Finding a visual effects project as challenging as “The Lord of the Rings” may not happen for some time. “‘Lord of the Rings’ has every effect in the book,” Rygiel said. “It was amazing to work on. We all learned so many skills.”

So what is Rygiel’s next project? “I’d been thinking about getting into directing for years,” he said. “Directing involves a whole new set of disciplines. But I realized I’ve been dealing with actors for 20 years. And directing requires what I’ve already been doing for visual effects supervision – getting a good crew together.”

Then, Creative Artists Agency, one of the world’s most powerful talent agencies, called to ask if he’d be interested in directing.“I guess you have to be careful what you wish for.”

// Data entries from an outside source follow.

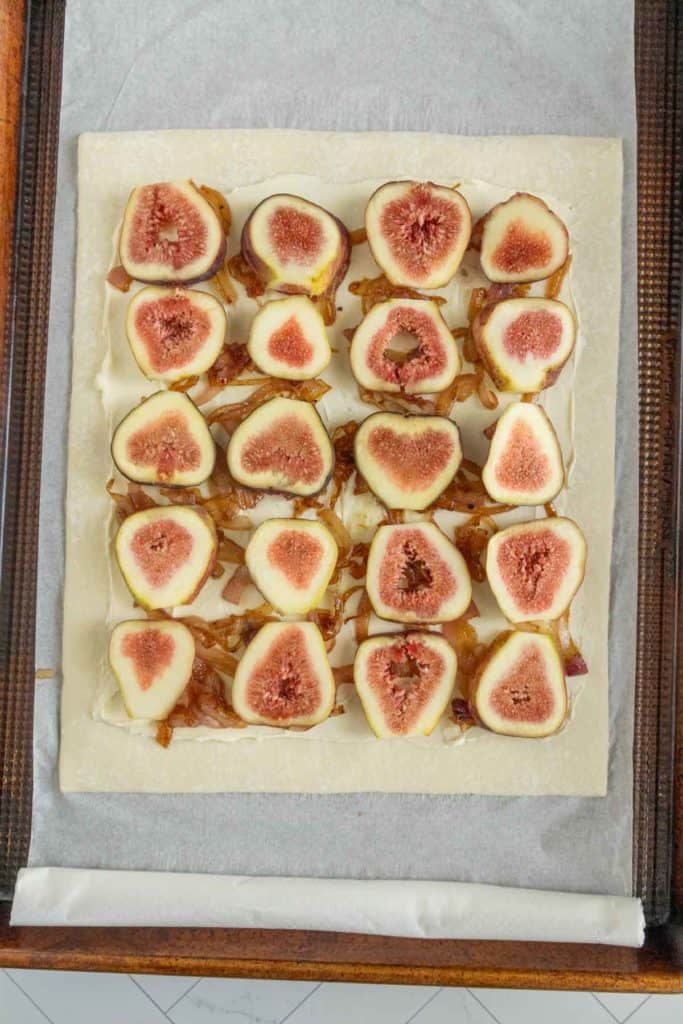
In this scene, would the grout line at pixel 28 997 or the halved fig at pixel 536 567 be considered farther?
the grout line at pixel 28 997

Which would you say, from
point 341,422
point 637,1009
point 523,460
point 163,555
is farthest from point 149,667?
point 637,1009

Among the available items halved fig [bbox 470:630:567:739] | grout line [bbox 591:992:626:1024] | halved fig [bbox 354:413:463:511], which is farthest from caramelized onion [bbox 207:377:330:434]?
grout line [bbox 591:992:626:1024]

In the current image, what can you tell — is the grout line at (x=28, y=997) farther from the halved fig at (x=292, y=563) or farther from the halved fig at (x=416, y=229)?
the halved fig at (x=416, y=229)

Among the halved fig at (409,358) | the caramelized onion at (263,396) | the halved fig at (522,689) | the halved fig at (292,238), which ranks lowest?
the halved fig at (522,689)

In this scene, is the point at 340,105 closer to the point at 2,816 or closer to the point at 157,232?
the point at 157,232

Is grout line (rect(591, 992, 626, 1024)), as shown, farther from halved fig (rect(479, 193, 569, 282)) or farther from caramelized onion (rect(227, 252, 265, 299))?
caramelized onion (rect(227, 252, 265, 299))

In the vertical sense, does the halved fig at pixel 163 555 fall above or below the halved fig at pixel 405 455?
below

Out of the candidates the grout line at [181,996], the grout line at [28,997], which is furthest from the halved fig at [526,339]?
the grout line at [28,997]

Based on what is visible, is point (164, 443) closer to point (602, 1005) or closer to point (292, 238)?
point (292, 238)
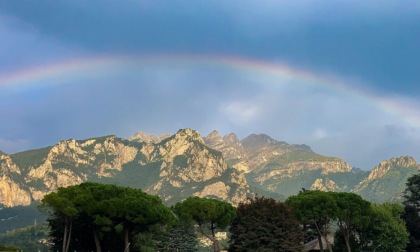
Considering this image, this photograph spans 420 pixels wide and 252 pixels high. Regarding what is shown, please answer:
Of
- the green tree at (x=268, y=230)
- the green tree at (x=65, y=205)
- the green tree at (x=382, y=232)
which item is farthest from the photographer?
the green tree at (x=382, y=232)

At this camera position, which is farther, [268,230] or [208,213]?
[208,213]

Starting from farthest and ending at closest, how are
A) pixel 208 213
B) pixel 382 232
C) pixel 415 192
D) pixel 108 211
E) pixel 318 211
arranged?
pixel 415 192, pixel 382 232, pixel 208 213, pixel 318 211, pixel 108 211

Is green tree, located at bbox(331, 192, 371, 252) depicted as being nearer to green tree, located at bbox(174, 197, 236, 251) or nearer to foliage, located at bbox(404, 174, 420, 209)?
green tree, located at bbox(174, 197, 236, 251)

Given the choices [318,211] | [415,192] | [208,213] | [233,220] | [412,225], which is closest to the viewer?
[318,211]

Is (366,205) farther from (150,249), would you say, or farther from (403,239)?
(150,249)

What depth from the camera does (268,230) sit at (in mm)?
52594

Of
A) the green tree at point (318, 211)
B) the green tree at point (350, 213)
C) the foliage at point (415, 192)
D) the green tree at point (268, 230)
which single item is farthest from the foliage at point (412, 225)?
the green tree at point (268, 230)

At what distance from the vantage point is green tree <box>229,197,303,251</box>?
52125 millimetres

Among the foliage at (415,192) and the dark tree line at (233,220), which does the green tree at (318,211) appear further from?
the foliage at (415,192)

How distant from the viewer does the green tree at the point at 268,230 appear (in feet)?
171

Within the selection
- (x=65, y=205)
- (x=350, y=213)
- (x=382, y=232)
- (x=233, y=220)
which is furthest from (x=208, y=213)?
(x=382, y=232)

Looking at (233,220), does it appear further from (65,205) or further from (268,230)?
(65,205)

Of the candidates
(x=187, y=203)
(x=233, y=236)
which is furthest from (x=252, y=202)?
(x=187, y=203)

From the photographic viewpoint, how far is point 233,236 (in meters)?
55.0
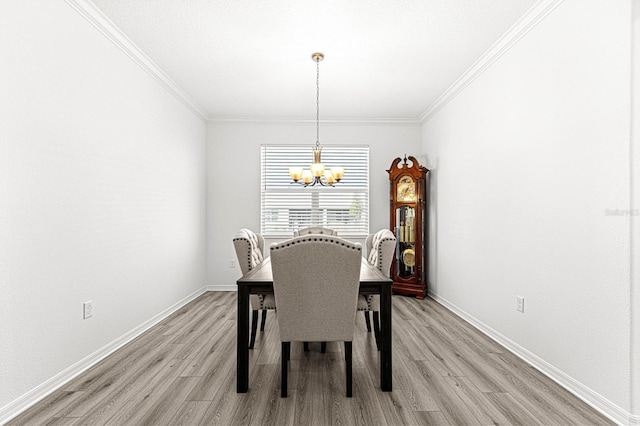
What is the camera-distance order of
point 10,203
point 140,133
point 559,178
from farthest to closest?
point 140,133 → point 559,178 → point 10,203

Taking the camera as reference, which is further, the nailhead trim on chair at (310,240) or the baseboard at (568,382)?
the nailhead trim on chair at (310,240)

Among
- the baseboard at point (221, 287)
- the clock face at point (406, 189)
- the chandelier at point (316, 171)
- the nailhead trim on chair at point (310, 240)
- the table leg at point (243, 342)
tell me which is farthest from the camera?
the baseboard at point (221, 287)

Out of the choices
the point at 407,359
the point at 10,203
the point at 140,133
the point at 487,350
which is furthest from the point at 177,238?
the point at 487,350

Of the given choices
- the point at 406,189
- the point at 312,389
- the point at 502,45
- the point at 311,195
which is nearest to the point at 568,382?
the point at 312,389

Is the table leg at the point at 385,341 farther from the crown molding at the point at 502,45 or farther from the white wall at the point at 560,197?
the crown molding at the point at 502,45

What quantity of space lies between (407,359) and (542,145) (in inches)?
73.0

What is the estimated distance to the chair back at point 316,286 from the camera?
203 centimetres

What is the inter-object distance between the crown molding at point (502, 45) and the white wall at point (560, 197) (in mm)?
51

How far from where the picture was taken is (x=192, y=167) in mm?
4801

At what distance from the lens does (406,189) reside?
5.01m

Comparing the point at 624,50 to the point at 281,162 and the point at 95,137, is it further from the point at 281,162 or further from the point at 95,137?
the point at 281,162

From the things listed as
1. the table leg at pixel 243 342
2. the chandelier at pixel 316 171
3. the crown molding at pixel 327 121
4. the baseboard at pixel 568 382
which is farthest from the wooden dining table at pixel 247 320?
the crown molding at pixel 327 121

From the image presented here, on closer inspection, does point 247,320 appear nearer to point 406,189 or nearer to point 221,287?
point 221,287

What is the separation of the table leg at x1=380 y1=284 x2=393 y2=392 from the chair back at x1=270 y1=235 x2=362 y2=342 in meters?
0.22
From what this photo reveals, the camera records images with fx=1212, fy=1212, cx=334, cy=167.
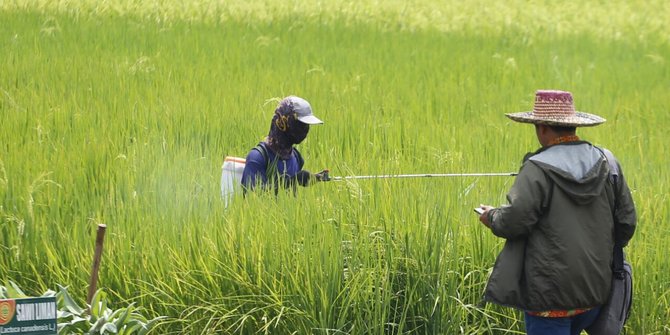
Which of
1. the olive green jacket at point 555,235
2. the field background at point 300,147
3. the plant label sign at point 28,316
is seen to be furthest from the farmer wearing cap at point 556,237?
the plant label sign at point 28,316

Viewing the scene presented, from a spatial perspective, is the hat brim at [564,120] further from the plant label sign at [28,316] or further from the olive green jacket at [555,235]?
the plant label sign at [28,316]

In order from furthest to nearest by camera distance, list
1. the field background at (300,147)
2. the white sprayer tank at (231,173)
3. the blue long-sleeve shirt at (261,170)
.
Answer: the white sprayer tank at (231,173)
the blue long-sleeve shirt at (261,170)
the field background at (300,147)

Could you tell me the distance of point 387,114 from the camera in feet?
31.0

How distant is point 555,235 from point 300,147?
12.5ft

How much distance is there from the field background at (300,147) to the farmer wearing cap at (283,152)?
0.77 feet

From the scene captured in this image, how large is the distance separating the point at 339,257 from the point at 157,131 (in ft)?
10.8

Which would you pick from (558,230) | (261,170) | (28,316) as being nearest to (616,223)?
(558,230)

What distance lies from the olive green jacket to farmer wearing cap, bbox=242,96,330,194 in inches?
64.5

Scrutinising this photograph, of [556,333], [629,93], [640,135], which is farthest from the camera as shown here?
[629,93]

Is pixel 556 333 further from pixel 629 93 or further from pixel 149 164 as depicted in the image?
pixel 629 93

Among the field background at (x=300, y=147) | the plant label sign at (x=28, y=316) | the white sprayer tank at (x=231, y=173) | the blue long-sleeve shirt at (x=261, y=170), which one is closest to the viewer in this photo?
the plant label sign at (x=28, y=316)

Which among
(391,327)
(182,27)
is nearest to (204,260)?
(391,327)

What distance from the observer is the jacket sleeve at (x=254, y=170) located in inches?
234

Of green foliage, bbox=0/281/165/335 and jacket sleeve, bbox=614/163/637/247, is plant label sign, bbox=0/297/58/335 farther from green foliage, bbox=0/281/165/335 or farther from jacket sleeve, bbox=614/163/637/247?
jacket sleeve, bbox=614/163/637/247
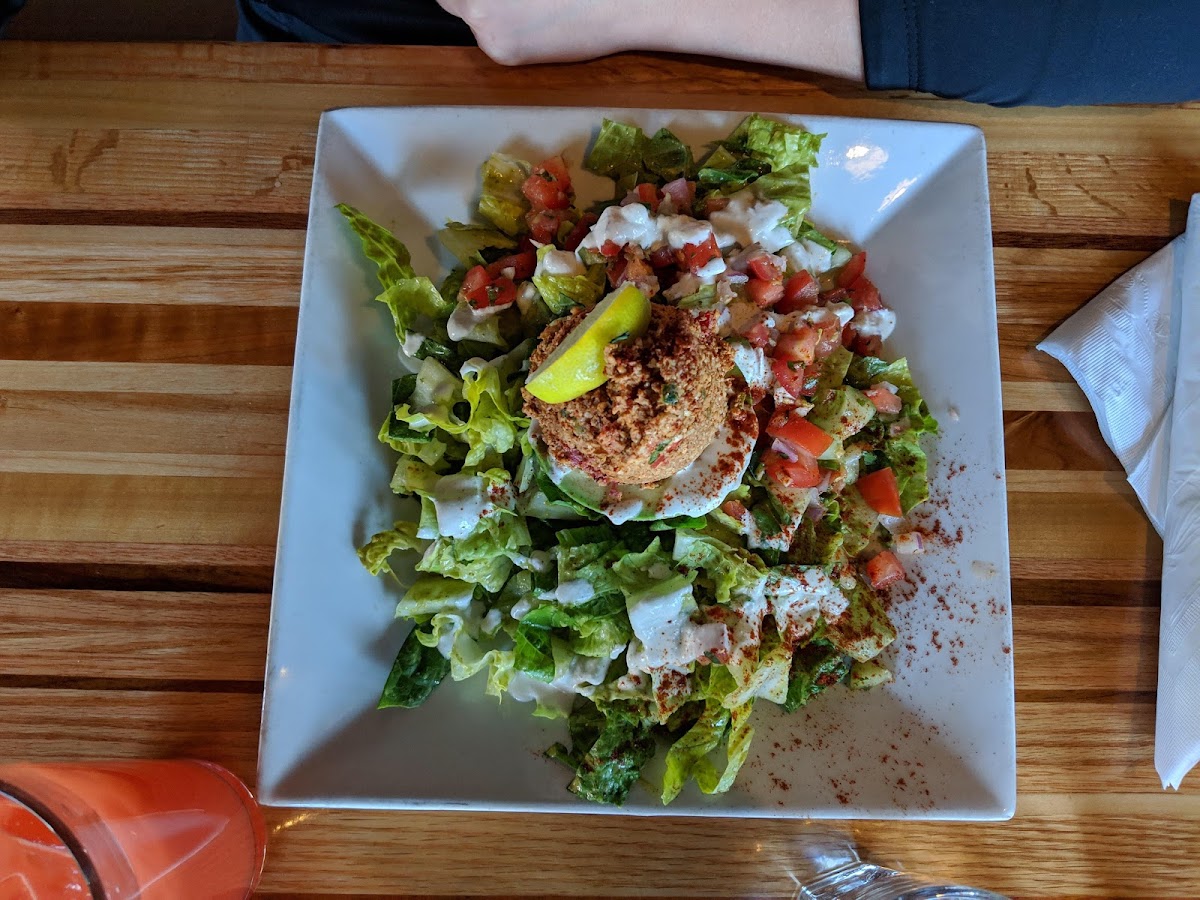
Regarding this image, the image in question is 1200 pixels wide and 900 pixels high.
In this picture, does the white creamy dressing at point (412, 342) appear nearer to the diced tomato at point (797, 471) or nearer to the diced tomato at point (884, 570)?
the diced tomato at point (797, 471)

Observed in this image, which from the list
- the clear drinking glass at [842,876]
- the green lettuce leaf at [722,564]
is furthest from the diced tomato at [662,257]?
the clear drinking glass at [842,876]

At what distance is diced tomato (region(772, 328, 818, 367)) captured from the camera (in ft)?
5.81

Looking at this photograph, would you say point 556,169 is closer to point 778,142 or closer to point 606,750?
point 778,142

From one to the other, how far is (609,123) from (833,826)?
1.71 meters

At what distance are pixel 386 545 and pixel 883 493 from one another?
1110 millimetres

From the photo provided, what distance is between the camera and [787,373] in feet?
5.81

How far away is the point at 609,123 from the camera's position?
1857mm

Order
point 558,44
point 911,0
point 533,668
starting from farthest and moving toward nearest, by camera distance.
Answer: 1. point 558,44
2. point 911,0
3. point 533,668

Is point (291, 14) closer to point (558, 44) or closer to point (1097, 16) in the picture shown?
point (558, 44)

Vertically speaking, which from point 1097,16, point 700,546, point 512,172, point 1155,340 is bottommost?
point 700,546

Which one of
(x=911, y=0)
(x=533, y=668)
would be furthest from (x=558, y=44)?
(x=533, y=668)

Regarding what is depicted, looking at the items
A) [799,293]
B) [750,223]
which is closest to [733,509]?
Result: [799,293]

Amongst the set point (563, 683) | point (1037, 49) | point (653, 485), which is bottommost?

So, as he considers his future options, Rygiel was spending the spring completing “The Lord of the Rings: Return of the King” DVD project and moving his family back from New Zealand in time for his children to spend some time in their new California school. And he couldn’t help but think that even though many things had changed over the past three years, some things hadn’t.

“Three years ago, I sort of dragged them all to New Zealand,” he said. “Now I’m dragging them back.”